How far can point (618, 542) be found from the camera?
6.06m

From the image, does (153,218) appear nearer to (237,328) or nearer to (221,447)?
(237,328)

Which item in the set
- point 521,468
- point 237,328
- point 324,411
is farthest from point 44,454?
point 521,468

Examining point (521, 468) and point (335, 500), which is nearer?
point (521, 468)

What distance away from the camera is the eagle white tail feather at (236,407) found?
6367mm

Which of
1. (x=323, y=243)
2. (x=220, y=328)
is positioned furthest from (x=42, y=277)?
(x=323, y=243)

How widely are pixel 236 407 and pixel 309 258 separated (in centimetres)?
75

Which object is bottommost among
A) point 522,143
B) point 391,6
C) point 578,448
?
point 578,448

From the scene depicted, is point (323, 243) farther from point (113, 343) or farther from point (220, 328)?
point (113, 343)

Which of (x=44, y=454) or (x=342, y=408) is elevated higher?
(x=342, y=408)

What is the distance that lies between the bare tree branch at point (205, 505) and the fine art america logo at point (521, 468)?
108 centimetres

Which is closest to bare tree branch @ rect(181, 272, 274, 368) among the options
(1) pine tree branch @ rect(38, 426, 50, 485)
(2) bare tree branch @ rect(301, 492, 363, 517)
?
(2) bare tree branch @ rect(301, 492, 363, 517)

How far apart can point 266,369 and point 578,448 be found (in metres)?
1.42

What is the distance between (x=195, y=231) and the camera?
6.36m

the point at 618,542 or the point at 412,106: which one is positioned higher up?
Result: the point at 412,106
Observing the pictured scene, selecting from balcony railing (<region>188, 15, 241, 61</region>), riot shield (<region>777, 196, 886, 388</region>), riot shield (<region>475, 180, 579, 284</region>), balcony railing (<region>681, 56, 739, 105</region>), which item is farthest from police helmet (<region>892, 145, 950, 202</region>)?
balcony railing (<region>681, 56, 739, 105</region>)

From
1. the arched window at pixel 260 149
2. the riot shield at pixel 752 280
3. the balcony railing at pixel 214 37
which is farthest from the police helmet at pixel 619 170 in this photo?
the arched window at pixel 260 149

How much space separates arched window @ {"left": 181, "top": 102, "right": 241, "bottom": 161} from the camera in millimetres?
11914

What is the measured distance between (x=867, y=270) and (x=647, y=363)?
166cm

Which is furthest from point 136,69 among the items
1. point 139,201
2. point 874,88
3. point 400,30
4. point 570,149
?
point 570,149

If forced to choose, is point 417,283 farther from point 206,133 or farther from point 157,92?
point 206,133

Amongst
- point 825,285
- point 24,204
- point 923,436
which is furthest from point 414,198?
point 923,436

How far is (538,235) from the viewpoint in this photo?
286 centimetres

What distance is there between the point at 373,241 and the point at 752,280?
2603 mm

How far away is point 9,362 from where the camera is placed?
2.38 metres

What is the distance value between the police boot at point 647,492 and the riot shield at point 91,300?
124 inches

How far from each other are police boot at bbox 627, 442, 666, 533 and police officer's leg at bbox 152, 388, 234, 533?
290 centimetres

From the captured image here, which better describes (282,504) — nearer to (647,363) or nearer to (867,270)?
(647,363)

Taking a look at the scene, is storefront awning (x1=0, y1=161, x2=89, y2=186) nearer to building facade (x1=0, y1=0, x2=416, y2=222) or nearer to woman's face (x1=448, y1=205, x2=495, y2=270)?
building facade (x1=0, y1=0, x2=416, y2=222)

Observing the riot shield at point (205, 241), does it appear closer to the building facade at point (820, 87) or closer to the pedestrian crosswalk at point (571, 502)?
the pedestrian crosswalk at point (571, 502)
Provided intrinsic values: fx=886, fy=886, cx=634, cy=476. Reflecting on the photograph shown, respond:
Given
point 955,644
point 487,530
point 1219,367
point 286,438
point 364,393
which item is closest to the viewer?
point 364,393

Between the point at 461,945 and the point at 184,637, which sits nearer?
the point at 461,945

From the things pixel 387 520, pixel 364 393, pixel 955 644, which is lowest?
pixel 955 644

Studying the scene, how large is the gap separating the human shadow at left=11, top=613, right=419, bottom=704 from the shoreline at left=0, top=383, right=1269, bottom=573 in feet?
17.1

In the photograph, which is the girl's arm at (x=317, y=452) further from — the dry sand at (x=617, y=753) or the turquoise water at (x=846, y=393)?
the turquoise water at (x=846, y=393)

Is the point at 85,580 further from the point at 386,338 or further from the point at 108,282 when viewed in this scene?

The problem »
In full and verbatim, repeat the records given above.

Finished exercise »
How far can point (618, 542) be found from the camera?
6.06m

From the image, does (153,218) appear nearer to (237,328) or nearer to (221,447)?
(237,328)

Which item in the set
- point 521,468
- point 237,328
- point 324,411
is farthest from point 44,454?
point 521,468

Examining point (521, 468) and point (335, 500), which is nearer?
point (521, 468)

What distance away from the camera is the eagle white tail feather at (236,407) found?
6367mm

Which of
1. (x=323, y=243)
2. (x=220, y=328)
is positioned furthest from (x=42, y=277)?
(x=323, y=243)

How widely are pixel 236 407 and pixel 309 258 separated (in centimetres)?
75

Which object is bottommost among
A) point 522,143
B) point 391,6
C) point 578,448
?
point 578,448

From the scene depicted, is point (323, 243) farther from point (113, 343) or farther from point (220, 328)?
point (113, 343)

Which of (x=44, y=454) or (x=342, y=408) is elevated higher?
(x=342, y=408)

What is the distance that lies between the bare tree branch at point (205, 505) and the fine art america logo at point (521, 468)?
108 centimetres

Which is closest to bare tree branch @ rect(181, 272, 274, 368) among the options
(1) pine tree branch @ rect(38, 426, 50, 485)
(2) bare tree branch @ rect(301, 492, 363, 517)
?
(2) bare tree branch @ rect(301, 492, 363, 517)

How far apart can point 266,369 and point 578,448 be found (in metres)?
1.42

What is the distance between (x=195, y=231) and the camera?
6.36m

the point at 618,542 or the point at 412,106: which one is positioned higher up?
Result: the point at 412,106
Observing the pictured scene, selecting from balcony railing (<region>188, 15, 241, 61</region>), riot shield (<region>777, 196, 886, 388</region>), riot shield (<region>475, 180, 579, 284</region>), balcony railing (<region>681, 56, 739, 105</region>), which item is farthest from police helmet (<region>892, 145, 950, 202</region>)?
balcony railing (<region>681, 56, 739, 105</region>)

From
1. the arched window at pixel 260 149
2. the riot shield at pixel 752 280
3. the balcony railing at pixel 214 37
which is farthest from the police helmet at pixel 619 170 in this photo?
the arched window at pixel 260 149

How much space separates arched window @ {"left": 181, "top": 102, "right": 241, "bottom": 161} from the camera in millimetres?
11914

What is the measured distance between (x=867, y=270) and (x=647, y=363)?
166cm

Which is furthest from point 136,69 among the items
1. point 139,201
2. point 874,88
3. point 400,30
4. point 570,149
?
point 570,149

If forced to choose, is point 417,283 farther from point 206,133 or farther from point 157,92?
point 206,133

Amongst
- point 825,285
- point 24,204
- point 923,436
which is furthest from point 414,198?
point 923,436

How far is (538,235) from the viewpoint in this photo?
286 centimetres

What distance is there between the point at 373,241 and the point at 752,280?
2603 mm

How far away is point 9,362 from where the camera is placed?
2.38 metres

What is the distance value between the police boot at point 647,492 and the riot shield at point 91,300?
124 inches

How far from each other are police boot at bbox 627, 442, 666, 533 and police officer's leg at bbox 152, 388, 234, 533?
290 centimetres

From the captured image here, which better describes (282,504) — nearer to (647,363) or nearer to (867,270)?
(647,363)

Taking a look at the scene, is storefront awning (x1=0, y1=161, x2=89, y2=186) nearer to building facade (x1=0, y1=0, x2=416, y2=222) or nearer to woman's face (x1=448, y1=205, x2=495, y2=270)?
building facade (x1=0, y1=0, x2=416, y2=222)

Observing the riot shield at point (205, 241), does it appear closer to the building facade at point (820, 87) or closer to the pedestrian crosswalk at point (571, 502)?
the pedestrian crosswalk at point (571, 502)
Provided intrinsic values: fx=886, fy=886, cx=634, cy=476. Reflecting on the photograph shown, respond:
Given
point 955,644
point 487,530
point 1219,367
point 286,438
point 364,393
which item is closest to the viewer?
point 364,393

Between the point at 461,945 and the point at 184,637, which sits nearer?
the point at 461,945

From the things pixel 387 520, pixel 364 393, pixel 955 644, which is lowest?
pixel 955 644

Studying the scene, how large is the gap separating the human shadow at left=11, top=613, right=419, bottom=704 from the shoreline at left=0, top=383, right=1269, bottom=573 in feet?
17.1

In the photograph, which is the girl's arm at (x=317, y=452) further from — the dry sand at (x=617, y=753) or the turquoise water at (x=846, y=393)?
the turquoise water at (x=846, y=393)

Is the point at 85,580 further from the point at 386,338 or further from the point at 108,282 when viewed in this scene?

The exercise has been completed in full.